DETAILED ACTION
Notice of Pre-AIA or AIA Status
The present application, filed on or after March 16, 2013, is being examined under the first inventor to file provisions of the AIA .
Continued Examination Under 37 CFR 1.114
A request for continued examination under 37 CFR 1.114, including the fee set forth in 37 CFR 1.17(e), was filed in this application after final rejection. Since this application is eligible for continued examination under 37 CFR 1.114, and the fee set forth in 37 CFR 1.17(e) has been timely paid, the finality of the previous Office action has been withdrawn pursuant to 37 CFR 1.114. Applicant's submission filed on December 2, 2025 has been entered.
Applicant’s amendment filed on December 2, 2025 is acknowledged and has been entered. Claim 3, 10-11 and 14 has been canceled. Claim 1 has been amended. Claims 1-2, 4-9, 12-13 and 15-16 are pending.
Claims 1-2, 4-9, 12-13 and 15-16 are discussed in this Office action.

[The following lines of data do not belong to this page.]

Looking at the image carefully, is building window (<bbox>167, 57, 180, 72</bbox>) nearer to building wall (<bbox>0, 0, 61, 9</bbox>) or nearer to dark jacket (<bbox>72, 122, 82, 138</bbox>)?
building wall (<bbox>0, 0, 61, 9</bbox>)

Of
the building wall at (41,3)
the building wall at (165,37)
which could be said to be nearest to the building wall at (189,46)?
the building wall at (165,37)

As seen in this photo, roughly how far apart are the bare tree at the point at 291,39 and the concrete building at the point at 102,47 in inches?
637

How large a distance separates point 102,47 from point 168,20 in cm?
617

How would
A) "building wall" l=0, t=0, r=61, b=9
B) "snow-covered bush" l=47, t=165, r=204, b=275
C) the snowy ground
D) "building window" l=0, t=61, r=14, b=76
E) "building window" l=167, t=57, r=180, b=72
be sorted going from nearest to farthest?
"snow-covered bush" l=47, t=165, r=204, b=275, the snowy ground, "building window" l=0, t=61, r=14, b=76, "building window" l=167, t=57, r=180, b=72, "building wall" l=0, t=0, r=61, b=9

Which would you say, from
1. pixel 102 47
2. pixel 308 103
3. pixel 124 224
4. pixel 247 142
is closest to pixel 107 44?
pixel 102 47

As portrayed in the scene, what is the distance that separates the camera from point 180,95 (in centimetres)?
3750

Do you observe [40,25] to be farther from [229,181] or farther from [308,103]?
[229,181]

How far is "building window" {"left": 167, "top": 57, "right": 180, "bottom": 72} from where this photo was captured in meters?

All of the amendments and arguments have been thoroughly reviewed and considered but are not found persuasive for the reasons discussed below. Any rejection not reiterated in this action has been withdrawn as being obviated by the amendment of the claims. The text of those sections of Title 35, U.S. Code not included in this action can be found in a prior Office action.
This action is made NON-FINAL.
Response to Arguments
Applicant’s arguments, see p 6-9, filed December 2, 2025, with respect to the obviousness rejection under 103 over Mitra in view of Pieprzyk have been fully considered and are persuasive. The grounds of rejection has been withdrawn.
Response to Arguments – Double Patenting rejections maintained
Applicant's arguments filed December 2, 2025 have been fully considered but they are not persuasive.
Applicant requested the double patenting rejection be held in abeyance until claim language was deemed otherwise allowable. The rejections are maintained because while the art rejection falls away for the reasons noted at the conclusion below, the claimed subject matter remains unpatentable in view of the claims as rejected under double patenting.
Previous Grounds of Rejection
Priority
The later-filed application must be an application for a patent for an invention which is also disclosed in the prior application (the parent or original nonprovisional application or provisional application). The disclosure of the invention in the parent application and in the later-filed application must be sufficient to comply with the requirements of 35 U.S.C. 112(a) or the first paragraph of pre-AIA 35 U.S.C. 112, except for the best mode requirement. See Transco Products, Inc. v. Performance Contracting, Inc., 38 F.3d 551, 32 USPQ2d 1077 (Fed. Cir. 1994).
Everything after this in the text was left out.